Chen Jinfei, Schmitt Anita, Chen Baoan, Rojewski Markus, Ringhoffer Mark, von Harsdorf Stephanie, Greiner Jochen, Guillaume Philippe, Döhner Hartmut, Bunjes Donald, Schmitt Michael
Third Department of Internal Medicine, University Ulm, Robert-Koch-Str 8, 89081 Ulm, Germany.
Cancer Immunol Immunother. 2007 Jun;56(6):849-61. doi: 10.1007/s00262-006-0232-9. Epub 2006 Sep 29.

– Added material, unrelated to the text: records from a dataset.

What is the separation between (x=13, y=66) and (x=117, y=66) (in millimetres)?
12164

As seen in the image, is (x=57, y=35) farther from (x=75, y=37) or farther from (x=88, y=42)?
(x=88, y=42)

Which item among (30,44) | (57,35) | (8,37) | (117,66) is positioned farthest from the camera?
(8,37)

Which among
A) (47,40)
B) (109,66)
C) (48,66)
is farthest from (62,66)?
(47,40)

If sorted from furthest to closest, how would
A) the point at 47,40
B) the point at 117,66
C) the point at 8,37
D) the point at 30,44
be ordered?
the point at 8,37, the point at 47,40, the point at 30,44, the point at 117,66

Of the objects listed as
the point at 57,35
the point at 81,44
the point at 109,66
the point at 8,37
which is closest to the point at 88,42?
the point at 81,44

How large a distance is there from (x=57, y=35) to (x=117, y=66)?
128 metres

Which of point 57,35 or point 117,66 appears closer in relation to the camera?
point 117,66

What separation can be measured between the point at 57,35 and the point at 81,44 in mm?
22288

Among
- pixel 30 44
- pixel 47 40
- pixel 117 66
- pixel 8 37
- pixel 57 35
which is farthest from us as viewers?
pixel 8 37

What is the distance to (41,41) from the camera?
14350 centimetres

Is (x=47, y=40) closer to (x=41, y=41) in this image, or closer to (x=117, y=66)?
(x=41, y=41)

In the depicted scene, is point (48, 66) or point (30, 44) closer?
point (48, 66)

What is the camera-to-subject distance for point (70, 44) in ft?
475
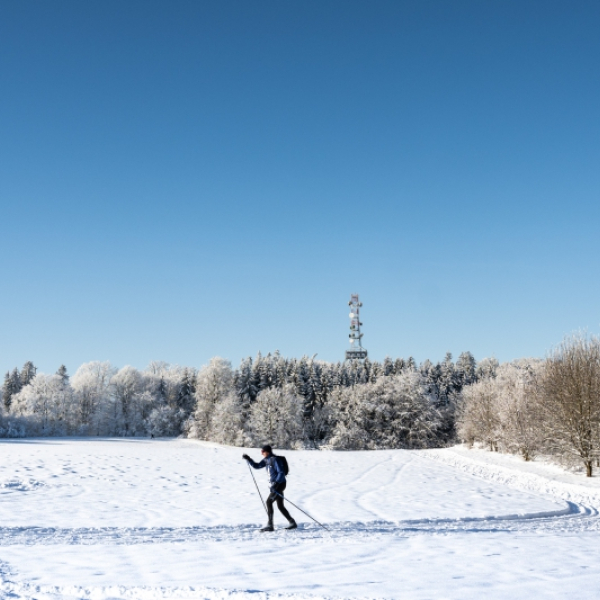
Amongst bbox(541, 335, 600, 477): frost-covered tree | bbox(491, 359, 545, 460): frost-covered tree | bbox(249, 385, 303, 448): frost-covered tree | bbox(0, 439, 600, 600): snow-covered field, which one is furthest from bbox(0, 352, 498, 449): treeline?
bbox(0, 439, 600, 600): snow-covered field

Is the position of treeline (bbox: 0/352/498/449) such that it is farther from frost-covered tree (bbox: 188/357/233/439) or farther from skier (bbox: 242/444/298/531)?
skier (bbox: 242/444/298/531)

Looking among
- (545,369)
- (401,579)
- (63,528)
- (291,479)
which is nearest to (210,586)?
(401,579)

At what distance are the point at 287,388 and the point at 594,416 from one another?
49428 millimetres

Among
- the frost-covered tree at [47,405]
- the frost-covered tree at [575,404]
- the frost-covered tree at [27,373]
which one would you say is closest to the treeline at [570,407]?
the frost-covered tree at [575,404]

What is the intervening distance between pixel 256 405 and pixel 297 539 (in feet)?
206

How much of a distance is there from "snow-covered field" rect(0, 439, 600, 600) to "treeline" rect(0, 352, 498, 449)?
48642mm

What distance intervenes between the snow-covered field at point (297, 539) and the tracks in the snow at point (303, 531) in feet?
0.15

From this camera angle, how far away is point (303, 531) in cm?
1251

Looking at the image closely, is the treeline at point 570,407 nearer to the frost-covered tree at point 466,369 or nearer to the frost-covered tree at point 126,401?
the frost-covered tree at point 466,369

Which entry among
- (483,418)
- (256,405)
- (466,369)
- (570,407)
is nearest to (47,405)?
(256,405)

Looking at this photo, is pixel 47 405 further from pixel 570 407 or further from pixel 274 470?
pixel 274 470

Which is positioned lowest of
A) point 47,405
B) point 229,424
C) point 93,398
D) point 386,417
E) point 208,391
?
point 229,424

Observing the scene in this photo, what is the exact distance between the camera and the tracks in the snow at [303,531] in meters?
11.2

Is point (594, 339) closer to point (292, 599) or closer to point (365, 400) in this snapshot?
point (292, 599)
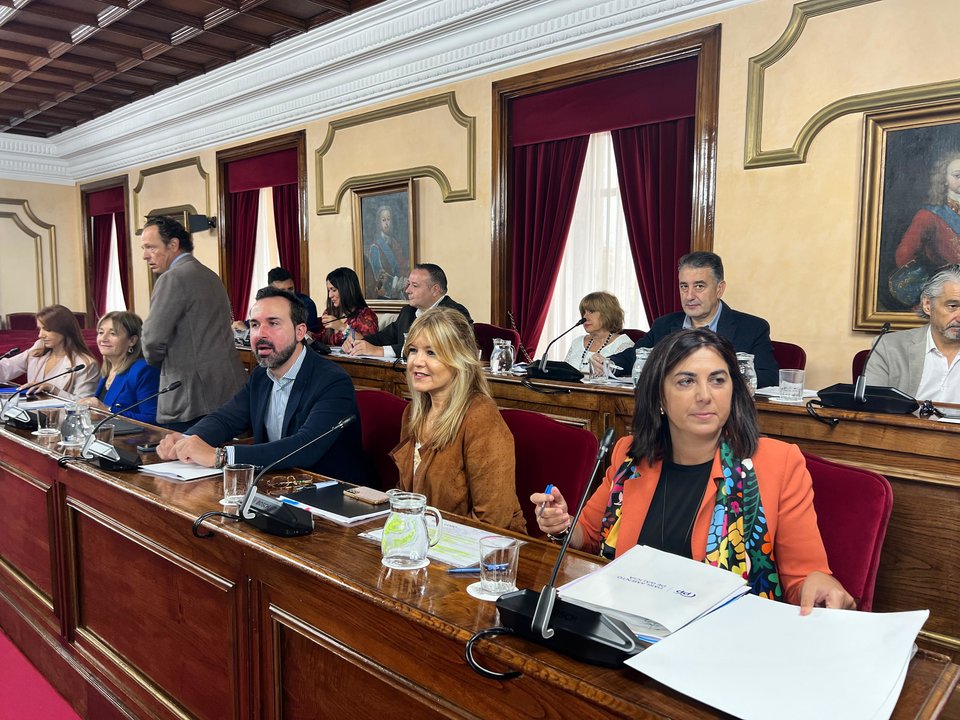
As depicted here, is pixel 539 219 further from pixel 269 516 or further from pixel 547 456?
pixel 269 516

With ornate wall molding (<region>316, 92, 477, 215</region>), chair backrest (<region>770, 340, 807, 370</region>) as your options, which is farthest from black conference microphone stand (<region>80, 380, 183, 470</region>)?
ornate wall molding (<region>316, 92, 477, 215</region>)

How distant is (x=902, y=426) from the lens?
217cm

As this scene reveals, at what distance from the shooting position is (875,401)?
230cm

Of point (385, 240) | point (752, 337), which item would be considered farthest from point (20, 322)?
point (752, 337)

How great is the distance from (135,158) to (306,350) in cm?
782

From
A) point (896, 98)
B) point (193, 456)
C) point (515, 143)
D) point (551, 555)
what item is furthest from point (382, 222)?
point (551, 555)

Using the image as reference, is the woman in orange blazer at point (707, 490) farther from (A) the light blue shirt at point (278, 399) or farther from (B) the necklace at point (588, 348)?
(B) the necklace at point (588, 348)

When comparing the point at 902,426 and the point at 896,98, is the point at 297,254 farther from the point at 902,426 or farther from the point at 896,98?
the point at 902,426

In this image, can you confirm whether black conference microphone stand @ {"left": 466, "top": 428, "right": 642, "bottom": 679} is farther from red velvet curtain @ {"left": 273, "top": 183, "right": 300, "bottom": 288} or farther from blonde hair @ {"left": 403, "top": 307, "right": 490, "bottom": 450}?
red velvet curtain @ {"left": 273, "top": 183, "right": 300, "bottom": 288}

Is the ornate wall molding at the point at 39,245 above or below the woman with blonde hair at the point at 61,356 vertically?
above

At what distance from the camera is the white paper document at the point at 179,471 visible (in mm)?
1940

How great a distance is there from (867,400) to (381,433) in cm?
158

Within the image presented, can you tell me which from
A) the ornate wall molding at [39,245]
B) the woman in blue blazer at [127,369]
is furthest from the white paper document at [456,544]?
the ornate wall molding at [39,245]

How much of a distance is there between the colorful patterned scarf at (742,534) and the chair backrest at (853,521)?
0.47 ft
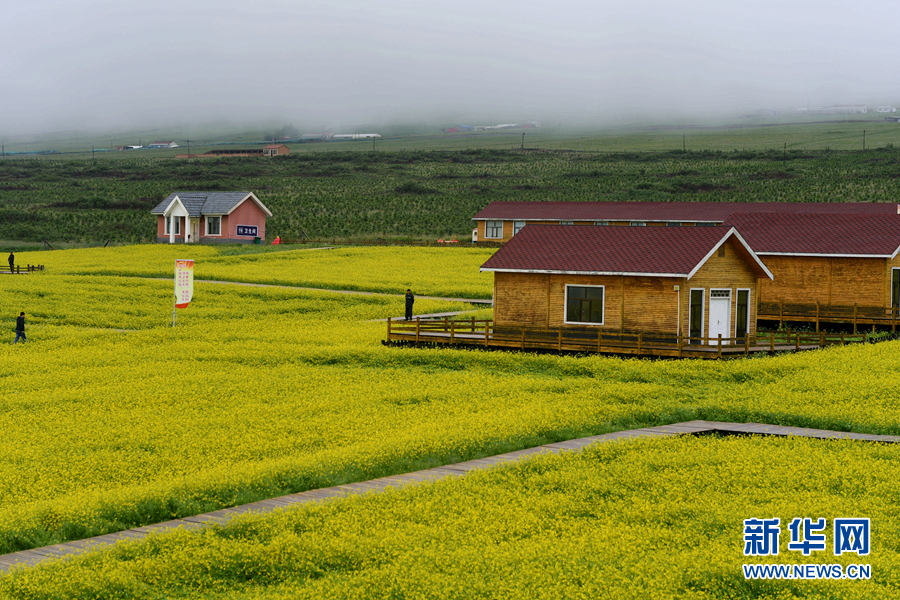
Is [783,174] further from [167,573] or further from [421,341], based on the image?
[167,573]

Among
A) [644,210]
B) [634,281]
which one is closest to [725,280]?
[634,281]

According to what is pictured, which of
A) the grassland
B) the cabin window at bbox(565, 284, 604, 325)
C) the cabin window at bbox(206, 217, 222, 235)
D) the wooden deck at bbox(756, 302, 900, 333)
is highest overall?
the grassland

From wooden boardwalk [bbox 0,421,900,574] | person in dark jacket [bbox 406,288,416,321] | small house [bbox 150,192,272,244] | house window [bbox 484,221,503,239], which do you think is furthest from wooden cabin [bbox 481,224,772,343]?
small house [bbox 150,192,272,244]

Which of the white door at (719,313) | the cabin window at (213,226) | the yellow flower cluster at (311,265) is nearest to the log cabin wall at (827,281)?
the white door at (719,313)

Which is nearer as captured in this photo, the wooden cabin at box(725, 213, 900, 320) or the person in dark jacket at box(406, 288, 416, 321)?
the wooden cabin at box(725, 213, 900, 320)

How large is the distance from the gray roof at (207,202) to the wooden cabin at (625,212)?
2367cm

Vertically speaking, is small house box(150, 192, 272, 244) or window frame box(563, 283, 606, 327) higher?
small house box(150, 192, 272, 244)

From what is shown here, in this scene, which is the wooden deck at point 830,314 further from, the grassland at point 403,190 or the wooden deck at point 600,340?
the grassland at point 403,190

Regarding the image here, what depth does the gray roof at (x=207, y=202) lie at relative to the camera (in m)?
89.3

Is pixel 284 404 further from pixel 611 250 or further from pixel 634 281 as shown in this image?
pixel 611 250

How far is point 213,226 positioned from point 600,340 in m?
62.5

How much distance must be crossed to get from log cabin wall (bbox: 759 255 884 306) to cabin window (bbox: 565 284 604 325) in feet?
41.9

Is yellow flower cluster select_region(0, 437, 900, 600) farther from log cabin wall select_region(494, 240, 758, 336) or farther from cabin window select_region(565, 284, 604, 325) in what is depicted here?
cabin window select_region(565, 284, 604, 325)

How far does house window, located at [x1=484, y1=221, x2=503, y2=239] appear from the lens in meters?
91.9
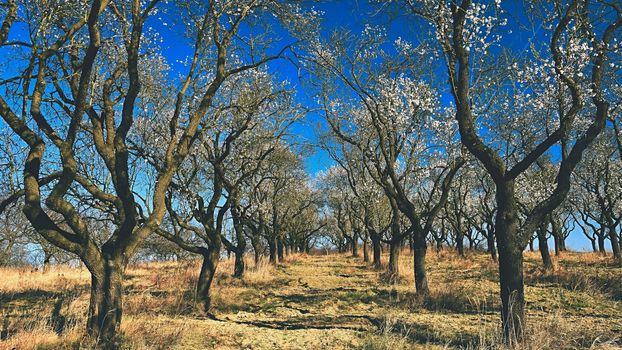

The Bcr-Abl tyrosine kinase inhibitor imatinib mesylate is highly effective in the front-line treatment of chronic myeloid leukemia (CML) and is increasingly used in patients with residual disease or relapse after allogeneic stem cell transplantation (allo-SCT). Since an impairment of anti-viral CD8+ T-lymphocyte function by imatinib has been described, we question whether imatinib also affects specific anti-leukemic CD8+ T lymphocytes generated from the peripheral blood of healthy donors, and of CML patients after allo-SCT. Here, we assessed CD8+ T-cell expansion and function from healthy donors and patients with CML. The release of IFN-gamma and granzyme B by CD8+ T-lymphocytes specific for R3, a recently described T-cell epitope peptide derived from a leukemia-associated antigen designated RHAMM/CD168 (receptor for hyaluronic acid mediated motility), was inhibited by imatinib in a dose-dependent fashion (range: 1-25 microM). These T cells were able to lyse cognate peptide labeled T2 cells and CD34+ CML progenitor cells. This lysis was inhibited by imatinib. The inhibitory effect was not associated with an increased rate of apoptosis of T cells and reversible after removal of imatinib. In the light of these findings, clinical administration of imatinib might result in the reduction of efficacy of the graft-versus-leukemia effect or other T-cell-based immunotherapies.
Bcr-Abl酪氨酸激酶抑制剂甲磺酸伊马替尼在慢性髓性白血病(CML)的一线治疗中非常有效,并且越来越多地用于异基因干细胞移植(allo-SCT)后残留疾病或复发的患者。由于已经描述了伊马替尼对抗病毒CD8 + T淋巴细胞功能的损害,我们质疑伊马替尼是否也会影响从健康供体以及allo-SCT后的CML患者外周血中产生的特异性抗白血病CD8 + T淋巴细胞。在此,我们评估了健康供体和CML患者的CD8 + T细胞扩增和功能。伊马替尼以剂量依赖性方式(范围:1-25 microM)抑制了对R3特异的CD8 + T淋巴细胞释放IFN-γ和颗粒酶B,R3是一种最近描述的来自白血病相关抗原RHAMM/CD168(透明质酸介导的运动受体)的T细胞表位肽。这些T细胞能够裂解同源肽标记的T2细胞和CD34 + CML祖细胞。这种裂解被伊马替尼抑制。抑制作用与T细胞凋亡率增加无关,并且在去除伊马替尼后是可逆的。鉴于这些发现,伊马替尼的临床应用可能会导致移植物抗白血病效应或其他基于T细胞的免疫疗法的疗效降低。